### Énoncé du problème
Prolongez l'extrait sur le sens du travail en reprenant juste après sa dernière phrase.

Dans cette période de souffrance, de distanciation sociale combien ont apprécié de voir un sourire plutôt qu’une machine ?
Et dans le cas de ces professions, plus ou moins médiatisées, qui ont continué de travailler, la réponse à la question du sens se traduit dans l’incarnation des valeurs : courage, solidarité, service, etc.

Cela est vrai également hors crise. Lorsqu’une infirmière intervient auprès de personnes âgées ou non, pour pratiquer des soins de propreté, de santé, c’est son humanisme, sa générosité qui la porte au quotidien, mais ce n’est certainement pas le plaisir de préparer un pilulier ou de changer des couches ou un pansement.

Le travail que l’on pratique est au service de la mission de vie que l’on s’est fixée, ce qu’a très bien formalisé le chercheur et consultant américain Robert Dilts à travers sa pyramide des niveaux logiques.

Lorsque nous ne nous sentons plus alignés entre ce que nous pensons, ce que nous ressentons et ce que nous faisons, il est nécessaire de se poser pour y voir plus clair. Qu’est ce qui est à l’origine de ce sentiment ?

Est-ce mon travail ? Mon environnement ? mon entreprise ? une personne de mon entourage ?

Un déséquilibre dans mes activités ? une organisation défaillante ? Qu’est ce qui a changé ?

L’éthologue et anthropologue britannique, Jane Goodall (1934) nous invite à garder le cap de notre vie : « Laissez-vous guider par votre rêve, même si vous devez momentanément le mettre de côté pour trouver un emploi ou payer votre loyer. Et restez toujours ouvert aux opportunités de sortir du cadre pour mener la vie et faire les choses qui vous inspirent profondément… »

Trouver sa place et exercer son travail dans le cadre qui nous convient

L’entreprise agricole, industrielle, commerciale répond également à un besoin en fournissant un service ou un produit. C’est de sa responsabilité d’expliquer à ses salariés et au monde extérieur sa contribution, sa mission, le célèbre Why popularisé par le conférencier britannique Simon Sinek.

### Lignes de données
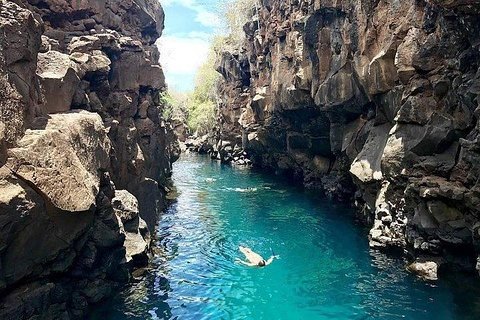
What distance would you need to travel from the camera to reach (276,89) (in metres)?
42.6

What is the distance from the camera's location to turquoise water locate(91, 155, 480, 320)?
52.9 ft

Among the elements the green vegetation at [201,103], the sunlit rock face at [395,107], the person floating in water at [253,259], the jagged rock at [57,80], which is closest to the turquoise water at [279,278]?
the person floating in water at [253,259]

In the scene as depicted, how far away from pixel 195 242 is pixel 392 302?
12.0 metres

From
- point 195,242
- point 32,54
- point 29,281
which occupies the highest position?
point 32,54

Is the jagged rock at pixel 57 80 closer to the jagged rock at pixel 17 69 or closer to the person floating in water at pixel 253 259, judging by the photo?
the jagged rock at pixel 17 69

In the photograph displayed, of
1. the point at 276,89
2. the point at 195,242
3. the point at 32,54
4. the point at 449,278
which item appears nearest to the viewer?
the point at 32,54

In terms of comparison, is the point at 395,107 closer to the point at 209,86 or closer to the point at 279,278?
the point at 279,278

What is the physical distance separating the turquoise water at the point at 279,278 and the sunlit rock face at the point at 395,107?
217 centimetres

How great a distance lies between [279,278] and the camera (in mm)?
19641

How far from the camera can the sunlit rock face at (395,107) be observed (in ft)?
58.9

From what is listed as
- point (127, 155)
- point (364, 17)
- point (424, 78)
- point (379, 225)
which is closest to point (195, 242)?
point (127, 155)

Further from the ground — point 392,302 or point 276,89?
point 276,89

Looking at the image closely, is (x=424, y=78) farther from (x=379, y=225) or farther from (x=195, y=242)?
(x=195, y=242)

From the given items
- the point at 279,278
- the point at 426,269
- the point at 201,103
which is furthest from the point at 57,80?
the point at 201,103
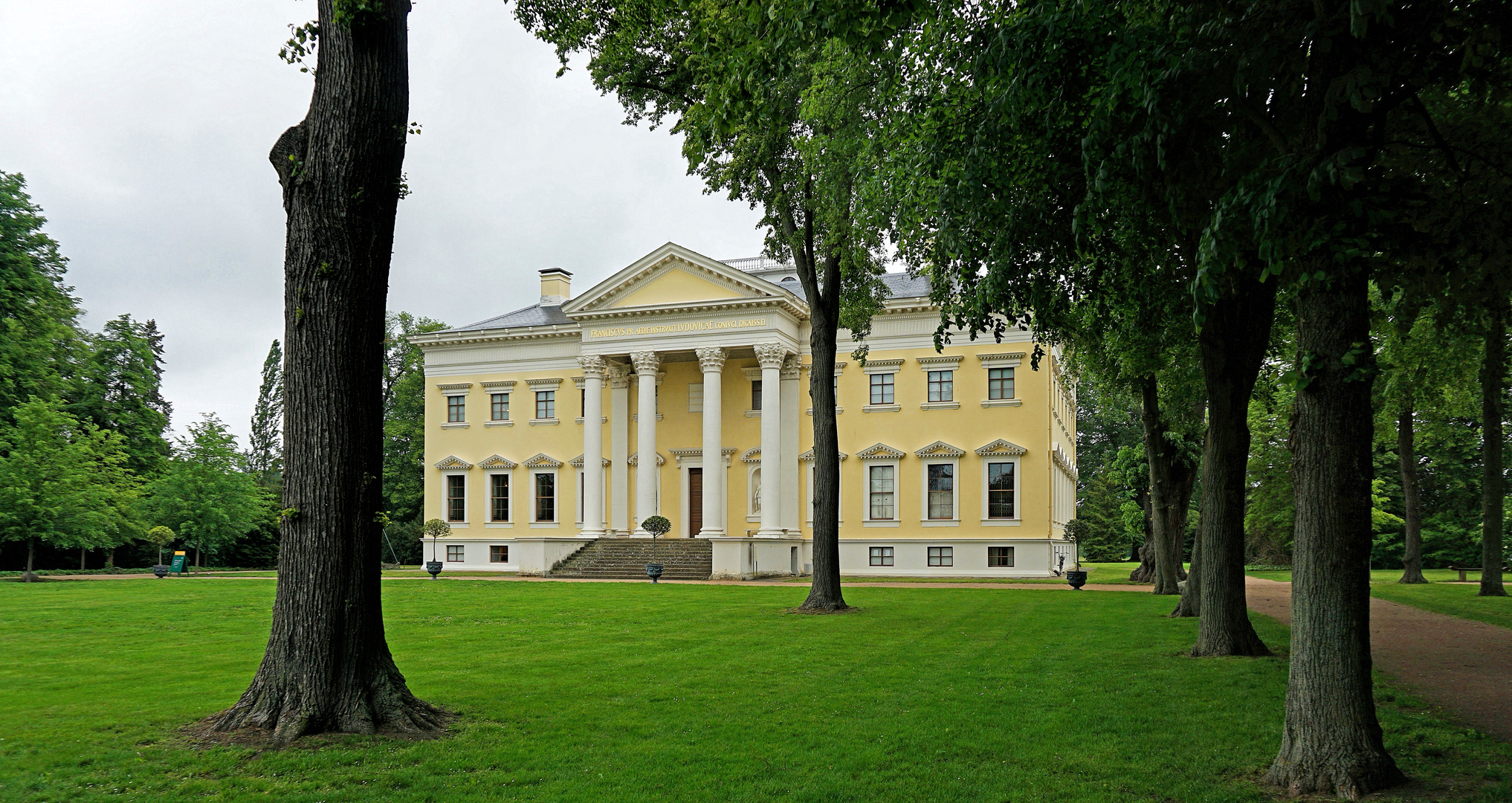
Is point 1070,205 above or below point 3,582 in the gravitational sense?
above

### Réponse attendue
Dans sa récente déclaration le P.D.G de Danone, Emmanuel Faber, franchit un nouveau cap, renouant ainsi avec les valeurs de son fondateur Antoine Riboud. Danone devient la première entreprise française côtée à devenir « entreprise à mission » et à ne pas viser la seule performance économique ou rentabilité. Désormais la mission du groupe Danone est : « Apporter la santé par l’alimentation au plus grand nombre ».

Intégrer des valeurs humaines dans l’entreprise n’est pas une nouveauté, de nombreuses entreprises notamment familiales, souvent discrètes le font très bien depuis longtemps. Le dernier livre de Isaac Getz et Laurent Marbacher intitulé « l’entreprise altruiste » et sorti en octobre 2019 les consacrent. Ce sont de nombreux exemples d’entreprises performantes ou la réussite économique coexiste avec le bien commun.

(Pour relire l’interview de Laurent Marbacher par ERM Conseil cliquer ici)

Dans ces entreprises, les auteurs relèvent un sentiment d’appartenance fort, un turnover faible, une fierté assumée par les salariés. Leur travail fait sens parce que les valeurs exprimées par leur entreprise et leur(s) dirigeant(s), et relayées par les managers, résonnent en eux et se traduisent par des actes concrets envers l’ensemble de l’écosystème. Il y a une convergence d’intérêts communs, de vision.

Au-delà du devoir de nous responsabiliser, Confucius nous rappelle notre liberté de choix.

Liberté de travailler à son compte, de créer son entreprise ou de rejoindre une entreprise existante. Liberté d’exercer un travail source d’épanouissement et de richesses multiples.

Heureuse perspective qui devrait redonner au travail sa noble valeur.